Gastric ulcers are inflammatory defects that occur on the gastric mucosa, related to the gastric acid and digestive actions of gastric juices. Diagnosis mainly relies on clinical manifestations and auxiliary examinations, with typical symptoms including recurring or periodic upper abdominal pain that worsens after eating, as well as occurrences of belching. X-ray barium meal examinations can reveal filling defects, and gastroscopy can provide a full view of the ulcer. Treatment primarily involves the use of medications that suppress gastric acid secretion and protect the gastric mucosa. Additionally, it is important to enhance health education, eat less spicy and greasy food, have meals regularly and in measured amounts, and consume more green vegetables. (Specific medication use should be carried out under the guidance of a doctor.)
precursor of acute gastroenteritis
Acute gastroenteritis typically strikes suddenly, usually without specific early warning signs. By the time such premonitions occur, symptoms of acute gastroenteritis become quite evident, including abdominal pain, nausea, vomiting, and diarrhea. Generally, acute gastroenteritis is caused by consuming unclean food or food poisoning, leading to significant diarrhea. Frequent diarrhea can result in dehydration. Current treatment primarily focuses on symptomatic fluid and nutritional support, as well as antispasmodic pain relief. During the acute phase, it is advisable to abstain from food as much as possible. After symptoms subside, one can gradually consume some soft foods. Regular meals, adequate rest, and avoiding spicy, stimulating, greasy foods, as well as strong tea, coffee, and strong alcohol are recommended.
What are the symptoms of a stomach cold?
Gastrointestinal flu is quite common in clinical practice, primarily characterized by discomfort in the gastrointestinal tract and symptoms of a cold. Patients may experience abdominal pain, diarrhea, vomiting, fatigue, and may also exhibit fever and cough. Gastrointestinal flu is mostly caused by rotavirus infection and is more common in the summer and autumn seasons. Irregular eating habits and rest patterns can easily trigger it. The main treatment involves using anti-cold medication symptomatically as well as medication to regulate the gastrointestinal tract. During treatment, it is crucial to maintain regular eating habits, rest adequately, drink plenty of water, and ensure proper hydration. Gastrointestinal flu can also lead to dehydration, which must be carefully monitored.

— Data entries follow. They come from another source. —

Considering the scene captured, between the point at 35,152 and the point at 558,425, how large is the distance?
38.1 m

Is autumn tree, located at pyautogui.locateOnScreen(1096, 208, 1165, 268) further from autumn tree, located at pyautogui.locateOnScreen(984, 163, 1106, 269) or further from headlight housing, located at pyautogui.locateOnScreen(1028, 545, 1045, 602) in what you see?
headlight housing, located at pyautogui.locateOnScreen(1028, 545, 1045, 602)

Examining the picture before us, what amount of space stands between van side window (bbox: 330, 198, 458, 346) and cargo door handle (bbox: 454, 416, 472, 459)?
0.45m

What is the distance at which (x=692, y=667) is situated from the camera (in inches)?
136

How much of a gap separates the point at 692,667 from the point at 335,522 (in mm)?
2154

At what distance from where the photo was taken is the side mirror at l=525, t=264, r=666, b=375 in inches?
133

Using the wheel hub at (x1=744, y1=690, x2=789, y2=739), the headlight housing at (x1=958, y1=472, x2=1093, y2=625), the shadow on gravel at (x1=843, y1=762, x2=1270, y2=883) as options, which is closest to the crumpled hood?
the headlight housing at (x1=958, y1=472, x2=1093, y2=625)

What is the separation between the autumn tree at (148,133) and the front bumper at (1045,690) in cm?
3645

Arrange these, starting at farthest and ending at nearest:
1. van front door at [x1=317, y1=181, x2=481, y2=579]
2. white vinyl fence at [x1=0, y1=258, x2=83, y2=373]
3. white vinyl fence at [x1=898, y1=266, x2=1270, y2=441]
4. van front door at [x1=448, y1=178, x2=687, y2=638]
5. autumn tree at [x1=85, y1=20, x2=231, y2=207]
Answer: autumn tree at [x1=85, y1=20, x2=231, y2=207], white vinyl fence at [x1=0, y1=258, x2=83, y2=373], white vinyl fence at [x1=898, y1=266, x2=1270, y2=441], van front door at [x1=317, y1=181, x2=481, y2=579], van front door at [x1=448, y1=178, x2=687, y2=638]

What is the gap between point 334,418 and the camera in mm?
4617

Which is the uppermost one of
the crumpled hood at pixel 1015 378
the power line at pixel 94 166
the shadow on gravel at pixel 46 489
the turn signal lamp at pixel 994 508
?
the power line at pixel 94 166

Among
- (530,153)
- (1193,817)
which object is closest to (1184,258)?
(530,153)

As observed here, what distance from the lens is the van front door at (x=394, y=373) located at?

Is appendicitis prone to recurrence?
Appendicitis, if treated by surgically removing the appendix, generally does not recur and can be cured. However, if one only uses medication to control the symptoms during an attack of appendicitis, it can easily recur. For appendicitis, laparoscopic appendectomy is currently the preferred surgical treatment. This method involves less bleeding during surgery and quicker recovery post-surgery. For elderly or frail patients who cannot tolerate general anesthesia, the traditional surgical method involving an incision at McBurney's point can be chosen. With this method, it is important to rest more. Patients can usually be discharged about a week after surgery. Postoperative care should be strengthened, dietary adjustments should be made, and more vegetables should be eaten to prevent constipation.